Rolo is hospitalised.
Rolo came back to us as he hadn’t improved and we decided to admit him and put him on a drip. We ran blood tests and took x rays but everything seemed reasonably normal. He continued to go downhill, with more vomiting and bloody diarrhoea. We were worried there might be a foreign body (e.g. one of his toys he might have eaten!) in his gut at this point. There are only two ways to be sure of this, we could either send him for a scan or take him to surgery to have a look. Because there was little sign of improvement, we decided to perform exploratory surgery as an emergency as we were getting concerned about his condition. Again we found nothing apart from a sore gut! It was a relief there were no chewed up toys or stones inside Rolo, and with further treatment (and lots of TLC!) he showed some improvement and we let him go home.
Rolo get ill again.
A few days later poor Rolo became quiet and ill again, he now had a wound infection.
Luckily, Rolo responded well to treatment and is now happy and back to normal at home.
Rolo leaves his mark.
We are running on a skeleton staff, everyone doing a bit of everything so we all got involved with, and very attached to, this lovely dog.
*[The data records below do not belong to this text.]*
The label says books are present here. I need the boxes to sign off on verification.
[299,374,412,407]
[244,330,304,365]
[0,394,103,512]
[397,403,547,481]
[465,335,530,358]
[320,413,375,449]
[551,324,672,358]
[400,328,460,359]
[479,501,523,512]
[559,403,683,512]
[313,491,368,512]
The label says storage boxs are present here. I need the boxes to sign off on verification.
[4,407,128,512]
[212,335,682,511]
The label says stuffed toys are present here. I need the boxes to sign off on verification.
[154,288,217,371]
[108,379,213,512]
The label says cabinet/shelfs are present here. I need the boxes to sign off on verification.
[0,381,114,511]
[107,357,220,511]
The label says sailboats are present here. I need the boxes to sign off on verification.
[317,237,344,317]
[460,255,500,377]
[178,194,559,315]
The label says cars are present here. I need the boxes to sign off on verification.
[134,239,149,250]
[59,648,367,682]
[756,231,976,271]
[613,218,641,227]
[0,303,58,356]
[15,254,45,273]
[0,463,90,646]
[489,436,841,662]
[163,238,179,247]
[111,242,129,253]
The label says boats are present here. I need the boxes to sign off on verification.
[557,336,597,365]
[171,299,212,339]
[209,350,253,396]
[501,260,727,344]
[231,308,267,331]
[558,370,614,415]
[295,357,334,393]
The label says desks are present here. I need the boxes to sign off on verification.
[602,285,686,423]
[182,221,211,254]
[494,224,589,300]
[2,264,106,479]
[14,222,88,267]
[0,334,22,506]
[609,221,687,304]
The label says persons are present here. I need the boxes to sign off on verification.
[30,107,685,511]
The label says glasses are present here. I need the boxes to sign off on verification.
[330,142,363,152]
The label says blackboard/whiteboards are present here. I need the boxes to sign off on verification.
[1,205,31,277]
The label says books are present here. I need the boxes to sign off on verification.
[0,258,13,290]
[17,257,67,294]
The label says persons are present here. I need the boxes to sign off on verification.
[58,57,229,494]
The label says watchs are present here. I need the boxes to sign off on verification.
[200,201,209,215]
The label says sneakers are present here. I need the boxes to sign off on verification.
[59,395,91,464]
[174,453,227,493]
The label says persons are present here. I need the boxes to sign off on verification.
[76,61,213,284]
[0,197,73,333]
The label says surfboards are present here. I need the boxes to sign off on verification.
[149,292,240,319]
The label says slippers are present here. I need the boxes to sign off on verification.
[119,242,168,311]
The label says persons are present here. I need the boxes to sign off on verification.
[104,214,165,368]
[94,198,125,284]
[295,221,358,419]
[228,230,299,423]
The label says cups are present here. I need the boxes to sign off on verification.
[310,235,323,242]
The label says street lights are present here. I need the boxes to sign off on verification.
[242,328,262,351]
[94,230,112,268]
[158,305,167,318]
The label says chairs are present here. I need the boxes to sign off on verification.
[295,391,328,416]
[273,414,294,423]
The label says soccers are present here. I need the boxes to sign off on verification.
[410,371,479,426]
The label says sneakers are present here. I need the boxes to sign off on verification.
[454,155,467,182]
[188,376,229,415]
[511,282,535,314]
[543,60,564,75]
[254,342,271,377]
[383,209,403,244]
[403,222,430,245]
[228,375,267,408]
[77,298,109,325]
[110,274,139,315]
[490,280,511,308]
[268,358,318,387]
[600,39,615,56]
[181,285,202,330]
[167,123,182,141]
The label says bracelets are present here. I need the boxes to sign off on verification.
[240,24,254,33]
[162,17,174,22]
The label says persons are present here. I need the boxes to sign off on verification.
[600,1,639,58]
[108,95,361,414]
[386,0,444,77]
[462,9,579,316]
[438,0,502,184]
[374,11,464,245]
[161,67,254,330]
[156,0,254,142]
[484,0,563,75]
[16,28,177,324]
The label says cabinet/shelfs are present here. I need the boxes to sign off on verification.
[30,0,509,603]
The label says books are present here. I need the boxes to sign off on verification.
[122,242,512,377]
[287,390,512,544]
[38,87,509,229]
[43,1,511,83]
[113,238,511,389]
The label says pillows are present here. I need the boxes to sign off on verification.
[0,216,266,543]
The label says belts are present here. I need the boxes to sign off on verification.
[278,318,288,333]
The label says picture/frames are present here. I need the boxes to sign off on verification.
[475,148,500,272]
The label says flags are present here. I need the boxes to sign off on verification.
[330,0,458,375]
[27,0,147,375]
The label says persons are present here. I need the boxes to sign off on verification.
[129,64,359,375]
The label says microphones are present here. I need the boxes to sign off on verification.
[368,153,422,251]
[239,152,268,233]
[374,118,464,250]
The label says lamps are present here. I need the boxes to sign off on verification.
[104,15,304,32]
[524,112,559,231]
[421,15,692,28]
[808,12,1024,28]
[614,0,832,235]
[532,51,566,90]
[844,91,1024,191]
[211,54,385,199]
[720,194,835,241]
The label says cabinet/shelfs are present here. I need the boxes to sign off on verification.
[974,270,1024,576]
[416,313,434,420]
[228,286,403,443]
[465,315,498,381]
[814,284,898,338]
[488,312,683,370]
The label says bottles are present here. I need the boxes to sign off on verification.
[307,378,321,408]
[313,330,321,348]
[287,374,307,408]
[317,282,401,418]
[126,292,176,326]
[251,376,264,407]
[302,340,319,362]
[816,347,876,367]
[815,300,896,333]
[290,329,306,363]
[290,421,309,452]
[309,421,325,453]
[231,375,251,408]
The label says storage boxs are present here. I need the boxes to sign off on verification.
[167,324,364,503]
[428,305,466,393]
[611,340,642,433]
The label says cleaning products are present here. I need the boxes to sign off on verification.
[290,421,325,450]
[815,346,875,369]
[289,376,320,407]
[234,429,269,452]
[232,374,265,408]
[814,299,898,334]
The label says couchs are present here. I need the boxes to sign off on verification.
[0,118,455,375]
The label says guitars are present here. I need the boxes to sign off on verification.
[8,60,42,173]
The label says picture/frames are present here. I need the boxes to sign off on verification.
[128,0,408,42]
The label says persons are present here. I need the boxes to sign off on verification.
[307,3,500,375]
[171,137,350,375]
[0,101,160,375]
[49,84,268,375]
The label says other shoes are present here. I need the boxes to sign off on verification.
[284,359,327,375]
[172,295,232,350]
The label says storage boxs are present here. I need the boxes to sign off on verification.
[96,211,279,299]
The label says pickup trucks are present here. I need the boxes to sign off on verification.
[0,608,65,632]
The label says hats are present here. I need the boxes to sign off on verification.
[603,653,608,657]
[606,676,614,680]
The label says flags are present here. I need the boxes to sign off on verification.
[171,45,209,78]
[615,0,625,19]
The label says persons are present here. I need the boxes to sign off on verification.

Throughout his illness, Rolo was calm and happy, he let us do all we had to do without so much as a flinch. When we medicated him he would wag his tail and happily let us do what needed to be done. One of the nurses wrote on his hospitalisation sheet ‘Enjoyed a good fuss!’. Once he had improved, on each visit we had to take him all round the practice to say hello to all the staff as we had all connected so well with him, He is a special dog.
This case illustrates one of the problems we often face, without our pets being able to speak and tell us how they feel and what they have been up to, and without the array of services and tests available to people, we often never know for certain what illnesses our pets have and we have to treat the symptoms. Because animals don’t understand what we are doing and can find the trip to the vets very stressful so it is lovely to have a dog who is so chilled about life. We wish Rolo and his family all the best for the future.